[BIBLIOGRAPHIA]
(Pedro Ivo--Pedro de Amorim Vianna--Alberto Pimentel--Visconde de Castilho--Pinho Leal).
Pedro Ivo. Contos. Porto, 1874.--Formoso livro! Dir-se-hia que Julio Diniz, o viajor eterno das regiões luminosas, deixou na intelligencia e no coração dos que mais de perto o conheceram e amaram, as serenas imagens das suas visões, as maviosas figuras dos seus quadros, a suave indulgencia e conformidade com que elle florejava de nenuphares os pantanos da vida.

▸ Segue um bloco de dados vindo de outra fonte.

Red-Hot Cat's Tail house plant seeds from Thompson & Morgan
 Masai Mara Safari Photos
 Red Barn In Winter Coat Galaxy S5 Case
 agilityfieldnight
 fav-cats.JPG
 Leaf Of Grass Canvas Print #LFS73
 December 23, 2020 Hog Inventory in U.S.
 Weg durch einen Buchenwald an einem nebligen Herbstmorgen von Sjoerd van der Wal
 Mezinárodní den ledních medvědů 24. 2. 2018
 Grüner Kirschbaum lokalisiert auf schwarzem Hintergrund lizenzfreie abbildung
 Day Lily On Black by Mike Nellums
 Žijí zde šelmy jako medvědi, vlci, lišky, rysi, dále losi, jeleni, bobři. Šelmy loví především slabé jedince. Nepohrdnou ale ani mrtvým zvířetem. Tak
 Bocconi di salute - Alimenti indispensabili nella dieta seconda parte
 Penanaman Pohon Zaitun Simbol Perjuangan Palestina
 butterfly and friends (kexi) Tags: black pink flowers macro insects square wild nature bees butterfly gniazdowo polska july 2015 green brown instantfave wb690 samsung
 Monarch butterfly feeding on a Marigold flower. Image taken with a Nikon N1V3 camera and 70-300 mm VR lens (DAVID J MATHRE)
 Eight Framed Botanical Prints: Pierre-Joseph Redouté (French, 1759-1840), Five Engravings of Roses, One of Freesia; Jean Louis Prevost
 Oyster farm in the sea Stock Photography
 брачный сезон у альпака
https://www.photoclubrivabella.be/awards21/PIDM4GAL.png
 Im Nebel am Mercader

Quando eu li alguns d'estes contos no Commercio do Porto, e lhes não conhecia author, nem acreditava na authenticidade de Pedro Ivo, disse sempre commigo: «É a continuação do gentil espirito de Gomes Coelho. Ha de haver muita gente que passe inadvertidamente por estes graciosos romancinhos, reveladores de poderosa vocação; porém, quando o author chegar á meridiana da sua gloria, estes contos--aurora d'um dia esplendido--serão relidos com renovado prazer.»
Reli hoje os que já lêra, e os que vem de primeira mão no livro. No correr aprazivel da leitura, quando senti o alvoroço das lagrimas, ao passo que as paginas commoventes eram singelissimas, saudei o amavel romancista, e dei-lhe o culto sincero e raro da minha admiração, como daria um beijo na face de meu filho, se elle um dia legitimasse a minha vaidade de pai com um livro d'este valor. Invejo estas santas alegrias ao snr. José Carlos Lopes.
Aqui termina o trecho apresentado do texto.